American businessman (1898–1987)

Charles J Stewart (June 3, 1898 – July 14, 1987) was a banking executive and the first chairman of Manufacturers Hanover Trust Company.

==Early life==

Born in 1898, Stewart was raised in Dallas, Texas, on Swiss Avenue and graduated from the Terrill School for Boys in 1914. At the age of 16 he went to Yale University, where he was a running back on the varsity football team for three years. He captained the Yale's 1917 football team and graduated in 1918. While at Yale, Charles was tapped by Henry Fenimore Cooper (1895-1984) for Skull and Bones secret society. Other members in the society at this time included Prescott Bush and Charles Phelps Taft II. Upon graduation, he enlisted in the U.S. Army and served as a second lieutenant in World War I.

After Yale, Stewart served as a second lieutenant in the artillery in World War I.

Stewart is the grandson of Dr. Charles B Stewart (1806-1885) a political leader in the State of Texas who is purported to have designed the Texas state flag and seal.

==Career==

===New York Trust Company===

Stewart returned to Dallas after the war and began a real estate career. He joined the commercial banking department of the New York Trust Company in 1930 and advanced through the offices of assistant vice president, vice president and trustee. By 1949, he was president of the company.

In 1952, Stewart led the proposed merger of New York Trust Company with Manufacturers Trust Company. That merger was stymied by his own stockholders, and Stewart resigned to become a general partner at Lazard Frères, an investment bank.

===Lazard Frères & Co===

Stewart was a general partner at Lazard Frères investment bank from 1953 to 1959.

Stewart was appointed as a director of Loew's, Inc in February 1956. He resigned this directorship without explanation shortly thereafter.

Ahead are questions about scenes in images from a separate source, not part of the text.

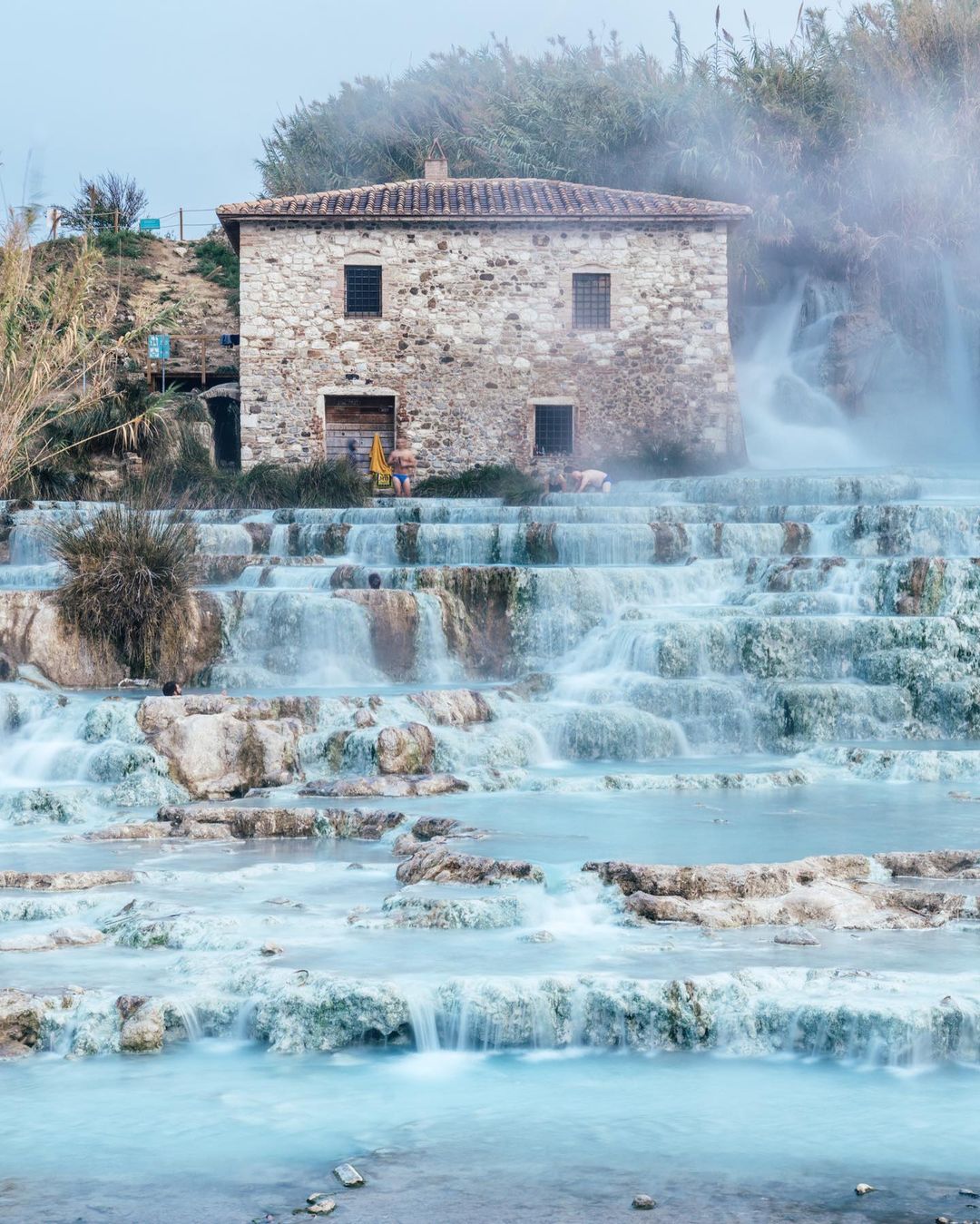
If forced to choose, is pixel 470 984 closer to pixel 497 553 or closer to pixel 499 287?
pixel 497 553

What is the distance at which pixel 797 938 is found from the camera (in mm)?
5844

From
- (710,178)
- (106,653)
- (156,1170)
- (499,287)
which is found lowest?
(156,1170)

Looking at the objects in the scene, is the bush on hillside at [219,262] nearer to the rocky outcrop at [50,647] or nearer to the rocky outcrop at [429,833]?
the rocky outcrop at [50,647]

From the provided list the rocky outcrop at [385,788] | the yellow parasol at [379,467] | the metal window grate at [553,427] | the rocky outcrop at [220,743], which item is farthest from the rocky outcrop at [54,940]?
the metal window grate at [553,427]

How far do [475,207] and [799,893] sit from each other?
1809 cm

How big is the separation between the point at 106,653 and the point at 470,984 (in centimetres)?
839

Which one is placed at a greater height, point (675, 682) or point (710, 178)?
point (710, 178)

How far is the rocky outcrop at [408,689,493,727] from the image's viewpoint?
37.0 ft

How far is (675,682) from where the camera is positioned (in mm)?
12156

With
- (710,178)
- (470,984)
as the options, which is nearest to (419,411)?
(710,178)

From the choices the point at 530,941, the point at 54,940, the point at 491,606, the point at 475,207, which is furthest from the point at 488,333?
the point at 54,940

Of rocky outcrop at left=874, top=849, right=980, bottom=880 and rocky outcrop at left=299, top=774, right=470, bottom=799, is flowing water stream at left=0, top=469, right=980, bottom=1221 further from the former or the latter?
rocky outcrop at left=874, top=849, right=980, bottom=880

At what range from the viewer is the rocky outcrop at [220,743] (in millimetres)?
10031

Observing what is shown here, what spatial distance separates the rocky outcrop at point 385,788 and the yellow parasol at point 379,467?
42.6 ft
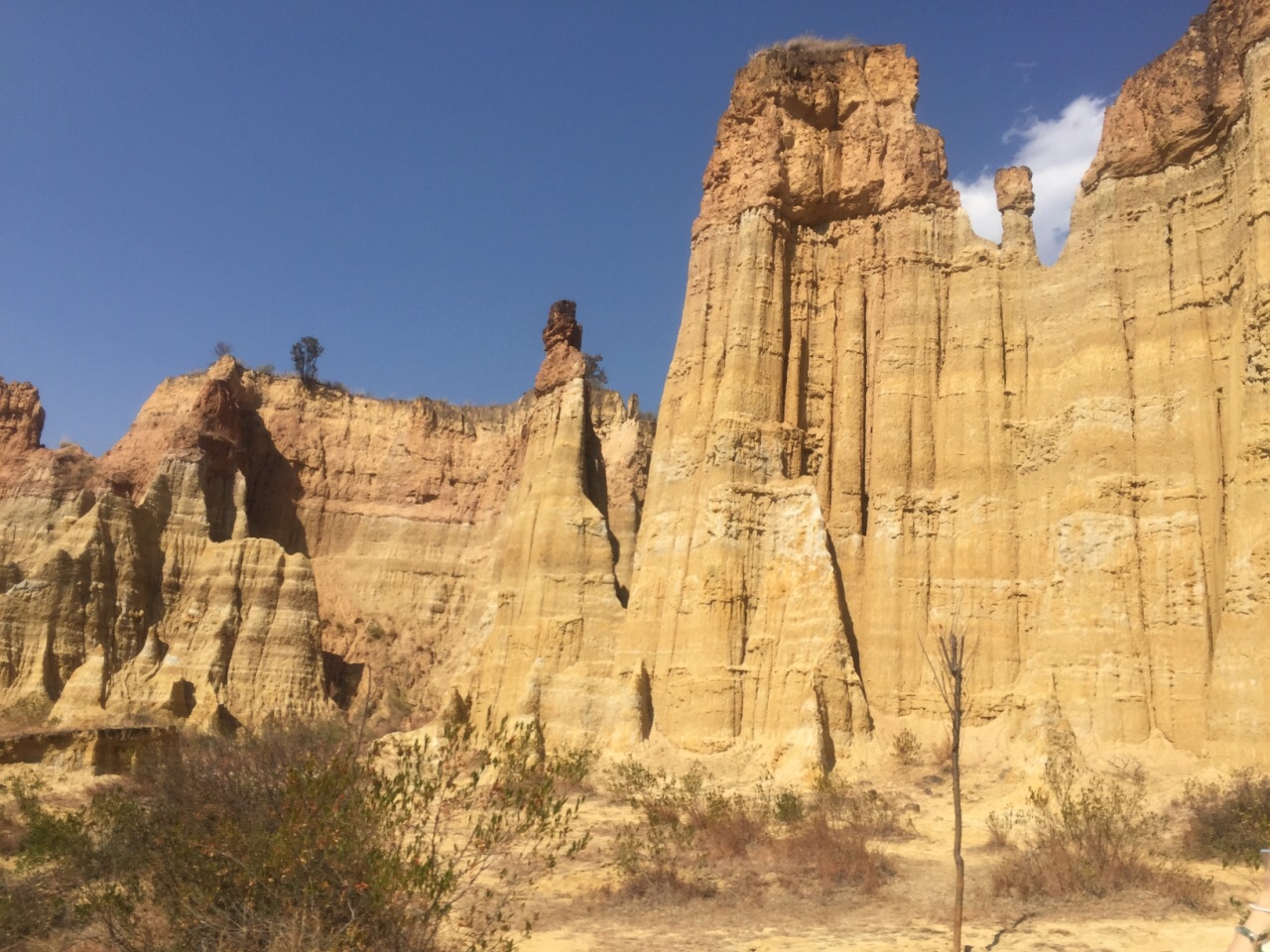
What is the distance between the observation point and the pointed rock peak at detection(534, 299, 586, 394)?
4172cm

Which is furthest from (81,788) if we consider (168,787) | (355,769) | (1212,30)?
(1212,30)

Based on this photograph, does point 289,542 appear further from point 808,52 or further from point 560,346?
point 808,52

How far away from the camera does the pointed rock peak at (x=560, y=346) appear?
41.7m

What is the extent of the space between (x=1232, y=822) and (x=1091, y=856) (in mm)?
3309

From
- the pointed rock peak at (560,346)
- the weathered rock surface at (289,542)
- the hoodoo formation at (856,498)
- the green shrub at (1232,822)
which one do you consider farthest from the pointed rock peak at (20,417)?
the green shrub at (1232,822)

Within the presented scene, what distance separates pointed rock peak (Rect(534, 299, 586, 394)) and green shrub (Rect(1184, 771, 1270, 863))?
28.7 metres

===Manufacturers Trust Company===

In October 1961, Manufacturers Trust Company merged with Hanover Bank, and Stewart became president of Manufacturers Hanover Trust at the age of 61. The merger became the nation's fourth largest commercial bank. Elected chair, he served in that capacity until his retirement in 1963.

In 1981, after Stewart's retirement, Manufacturers Hanover Trust would move its offices from 350 to 270 Park Avenue, and after his death merge into Chemical Banking Corporation whose predecessor had acquired his former employer New York Trust in 1959. Chemical Banking ultimately evolved into J.P. Morgan Chase & Co, whose offices are still at 270 Park Avenue to this day.

===Other===

Stewart was a director of the Pennsylvania Dixie Cement Corporation, the Illinois Zinc Company, the Discount Corporation of New York and the Safe Deposit Company. He was Manhattan chairman and director of the Greater New York Fund from 1944 to 1949 and has served as a director of the United Service Organizations.

==Personal life==
Stewart married Maud Emily Stewart (née Tenison) of Dallas, Texas (1900-1966). Maud Emily was a graduate of The Hockaday School in the first graduating class of 1916 and later became the first president of the Hockaday Alumnae Association. She was an Idlewild Debutante in 1916, and attended Finch College. Together they had one son Charles "Charlie" Jacob Stewart Jr. (1926-1981) and one daughter Emily Tenison Stewart Goyer (1923-1989).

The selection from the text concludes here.